## EXERCISE REQUIREMENTS
Rewrite the MKTME patch discussion starting with "From: Mike Rapoport" and going on through "Total Memory Encryption.", changing "patchset" to "patch series".

## SELECTED PASSAGE
____
Re: [PATCH, RFC 00/62] Intel MKTME enabling

From: Mike Rapoport
Date: Wed May 29 2019 - 03:34:49 EST


On Wed, May 08, 2019 at 05:43:20PM +0300, Kirill A. Shutemov wrote:
> = Intro =
>
> The patchset brings enabling of Intel Multi-Key Total Memory Encryption.
> It consists of changes into multiple subsystems:
>
> * Core MM: infrastructure for allocation pages, dealing with encrypted VMAs
> and providing API setup encrypted mappings.
> * arch/x86: feature enumeration, program keys into hardware, setup
> page table entries for encrypted pages and more.
> * Key management service: setup and management of encryption keys.
> * DMA/IOMMU: dealing with encrypted memory on IO side.
> * KVM: interaction with virtualization side.
> * Documentation: description of APIs and usage examples.
>
> The patchset is huge. This submission aims to give view to the full picture and
> get feedback on the overall design. The patchset will be split into more
> digestible pieces later.
>
> Please review. Any feedback is welcome.

It would be nice to have a brief usage description in cover letter rather
than in the last patches in the series ;-)
____
## DATASET CONTENT
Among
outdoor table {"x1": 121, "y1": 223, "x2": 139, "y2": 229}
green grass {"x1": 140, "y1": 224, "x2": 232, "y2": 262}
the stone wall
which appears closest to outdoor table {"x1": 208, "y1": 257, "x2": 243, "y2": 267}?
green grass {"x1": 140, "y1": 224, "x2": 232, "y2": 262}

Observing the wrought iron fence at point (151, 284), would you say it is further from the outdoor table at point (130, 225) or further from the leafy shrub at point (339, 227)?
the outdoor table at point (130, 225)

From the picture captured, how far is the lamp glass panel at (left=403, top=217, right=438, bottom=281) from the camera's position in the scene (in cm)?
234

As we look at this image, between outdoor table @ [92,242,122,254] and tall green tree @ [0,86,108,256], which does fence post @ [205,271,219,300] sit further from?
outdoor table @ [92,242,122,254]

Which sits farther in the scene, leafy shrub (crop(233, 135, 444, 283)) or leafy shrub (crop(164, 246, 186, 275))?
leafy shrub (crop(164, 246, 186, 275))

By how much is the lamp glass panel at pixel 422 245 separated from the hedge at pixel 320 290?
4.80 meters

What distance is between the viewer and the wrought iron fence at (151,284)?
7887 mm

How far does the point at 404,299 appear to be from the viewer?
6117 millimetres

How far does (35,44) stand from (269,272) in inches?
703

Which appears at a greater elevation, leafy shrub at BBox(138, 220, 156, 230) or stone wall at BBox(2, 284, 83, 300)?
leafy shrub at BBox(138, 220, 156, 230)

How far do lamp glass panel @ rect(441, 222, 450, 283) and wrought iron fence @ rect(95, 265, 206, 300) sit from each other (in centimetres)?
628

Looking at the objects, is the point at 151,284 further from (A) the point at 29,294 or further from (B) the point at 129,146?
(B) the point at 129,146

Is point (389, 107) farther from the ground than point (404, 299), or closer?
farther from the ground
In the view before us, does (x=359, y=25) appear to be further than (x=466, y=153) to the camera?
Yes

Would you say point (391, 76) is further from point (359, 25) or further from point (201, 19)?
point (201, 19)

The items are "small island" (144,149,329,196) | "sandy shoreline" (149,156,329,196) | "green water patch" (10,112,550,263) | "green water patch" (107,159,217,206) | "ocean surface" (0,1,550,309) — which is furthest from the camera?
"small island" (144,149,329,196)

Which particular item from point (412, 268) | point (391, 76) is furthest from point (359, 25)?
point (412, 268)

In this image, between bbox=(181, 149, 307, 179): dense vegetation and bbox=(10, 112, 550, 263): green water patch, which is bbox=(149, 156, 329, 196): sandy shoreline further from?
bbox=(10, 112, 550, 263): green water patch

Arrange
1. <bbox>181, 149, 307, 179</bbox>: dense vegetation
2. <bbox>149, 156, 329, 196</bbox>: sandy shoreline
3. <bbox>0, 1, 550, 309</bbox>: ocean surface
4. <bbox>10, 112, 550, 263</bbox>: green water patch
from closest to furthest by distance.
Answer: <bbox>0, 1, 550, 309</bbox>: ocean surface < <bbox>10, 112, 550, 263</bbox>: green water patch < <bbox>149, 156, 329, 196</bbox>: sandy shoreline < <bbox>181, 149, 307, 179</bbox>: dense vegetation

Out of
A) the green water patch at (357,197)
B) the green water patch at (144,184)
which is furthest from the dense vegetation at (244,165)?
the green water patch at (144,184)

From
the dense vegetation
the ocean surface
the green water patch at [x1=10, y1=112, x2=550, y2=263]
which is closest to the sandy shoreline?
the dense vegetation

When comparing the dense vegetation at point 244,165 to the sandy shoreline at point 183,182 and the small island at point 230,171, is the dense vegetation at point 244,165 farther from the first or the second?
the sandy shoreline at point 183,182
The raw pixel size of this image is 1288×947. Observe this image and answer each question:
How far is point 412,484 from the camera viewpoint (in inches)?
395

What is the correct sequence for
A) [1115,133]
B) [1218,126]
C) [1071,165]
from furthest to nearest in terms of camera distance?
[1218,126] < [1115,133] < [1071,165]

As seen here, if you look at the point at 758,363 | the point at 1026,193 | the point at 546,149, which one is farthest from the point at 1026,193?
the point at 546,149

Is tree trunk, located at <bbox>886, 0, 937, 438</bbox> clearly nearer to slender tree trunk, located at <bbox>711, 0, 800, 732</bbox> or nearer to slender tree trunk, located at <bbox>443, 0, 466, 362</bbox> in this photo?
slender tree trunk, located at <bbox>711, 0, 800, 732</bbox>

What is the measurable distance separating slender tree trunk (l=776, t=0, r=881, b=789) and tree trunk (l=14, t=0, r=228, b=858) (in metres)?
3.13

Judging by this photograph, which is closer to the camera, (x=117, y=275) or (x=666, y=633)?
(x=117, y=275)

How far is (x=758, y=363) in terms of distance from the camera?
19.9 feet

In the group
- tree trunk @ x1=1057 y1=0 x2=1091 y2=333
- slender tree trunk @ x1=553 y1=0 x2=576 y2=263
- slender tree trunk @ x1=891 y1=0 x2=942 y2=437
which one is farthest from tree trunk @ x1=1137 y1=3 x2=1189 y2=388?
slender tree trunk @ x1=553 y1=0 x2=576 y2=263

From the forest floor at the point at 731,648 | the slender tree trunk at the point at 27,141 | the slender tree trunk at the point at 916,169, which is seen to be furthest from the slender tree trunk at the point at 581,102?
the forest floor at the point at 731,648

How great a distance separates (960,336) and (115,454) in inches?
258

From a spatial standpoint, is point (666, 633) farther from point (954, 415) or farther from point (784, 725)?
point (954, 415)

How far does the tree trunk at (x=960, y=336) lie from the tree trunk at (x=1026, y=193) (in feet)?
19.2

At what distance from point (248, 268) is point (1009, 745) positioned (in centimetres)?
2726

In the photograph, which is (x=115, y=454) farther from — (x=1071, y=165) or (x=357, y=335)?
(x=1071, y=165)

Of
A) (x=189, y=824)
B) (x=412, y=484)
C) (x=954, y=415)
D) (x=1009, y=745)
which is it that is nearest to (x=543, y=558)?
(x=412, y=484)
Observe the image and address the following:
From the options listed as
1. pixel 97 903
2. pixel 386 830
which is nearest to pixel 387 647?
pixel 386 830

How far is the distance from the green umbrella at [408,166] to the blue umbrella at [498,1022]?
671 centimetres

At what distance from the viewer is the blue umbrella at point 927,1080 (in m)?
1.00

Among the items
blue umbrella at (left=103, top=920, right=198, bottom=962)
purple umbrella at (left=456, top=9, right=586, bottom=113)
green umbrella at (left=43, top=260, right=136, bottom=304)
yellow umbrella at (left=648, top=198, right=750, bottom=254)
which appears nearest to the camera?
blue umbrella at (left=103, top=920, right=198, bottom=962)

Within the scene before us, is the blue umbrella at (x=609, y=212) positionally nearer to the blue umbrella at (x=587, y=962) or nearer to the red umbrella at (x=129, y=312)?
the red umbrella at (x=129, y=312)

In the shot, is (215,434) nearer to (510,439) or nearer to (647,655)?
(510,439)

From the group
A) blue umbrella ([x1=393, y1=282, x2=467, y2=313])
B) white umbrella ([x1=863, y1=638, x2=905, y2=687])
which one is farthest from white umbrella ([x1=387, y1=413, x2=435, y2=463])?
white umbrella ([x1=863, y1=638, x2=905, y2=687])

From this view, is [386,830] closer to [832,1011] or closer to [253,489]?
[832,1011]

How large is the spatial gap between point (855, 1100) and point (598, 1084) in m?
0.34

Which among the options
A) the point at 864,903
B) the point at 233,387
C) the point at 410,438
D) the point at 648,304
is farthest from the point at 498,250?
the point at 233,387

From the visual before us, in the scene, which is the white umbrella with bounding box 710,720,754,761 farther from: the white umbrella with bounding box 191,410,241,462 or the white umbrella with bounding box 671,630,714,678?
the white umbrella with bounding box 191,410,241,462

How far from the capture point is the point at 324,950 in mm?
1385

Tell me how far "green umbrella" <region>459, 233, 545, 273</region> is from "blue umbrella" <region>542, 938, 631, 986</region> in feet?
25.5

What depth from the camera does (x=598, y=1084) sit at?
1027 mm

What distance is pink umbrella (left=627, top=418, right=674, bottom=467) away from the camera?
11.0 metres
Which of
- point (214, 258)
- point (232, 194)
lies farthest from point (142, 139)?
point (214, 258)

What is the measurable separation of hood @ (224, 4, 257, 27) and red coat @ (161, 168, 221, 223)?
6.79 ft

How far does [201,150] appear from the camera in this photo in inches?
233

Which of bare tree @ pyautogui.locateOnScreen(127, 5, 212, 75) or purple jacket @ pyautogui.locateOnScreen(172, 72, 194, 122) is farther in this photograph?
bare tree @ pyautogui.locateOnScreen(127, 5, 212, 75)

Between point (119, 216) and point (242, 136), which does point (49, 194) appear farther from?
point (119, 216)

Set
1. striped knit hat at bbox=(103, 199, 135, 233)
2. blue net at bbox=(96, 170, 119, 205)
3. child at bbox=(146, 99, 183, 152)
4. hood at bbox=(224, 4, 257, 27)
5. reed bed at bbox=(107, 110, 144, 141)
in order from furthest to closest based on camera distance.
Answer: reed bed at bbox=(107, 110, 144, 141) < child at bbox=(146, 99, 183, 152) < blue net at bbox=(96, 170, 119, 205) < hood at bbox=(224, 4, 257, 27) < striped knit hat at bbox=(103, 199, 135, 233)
____
## EXERCISE ANSWER
From: Mike Rapoport
Date: Wed May 29 2019 - 03:34:49 EST


On Wed, May 08, 2019 at 05:43:20PM +0300, Kirill A. Shutemov wrote:
> = Intro =
>
> The patch series brings enabling of Intel Multi-Key Total Memory Encryption.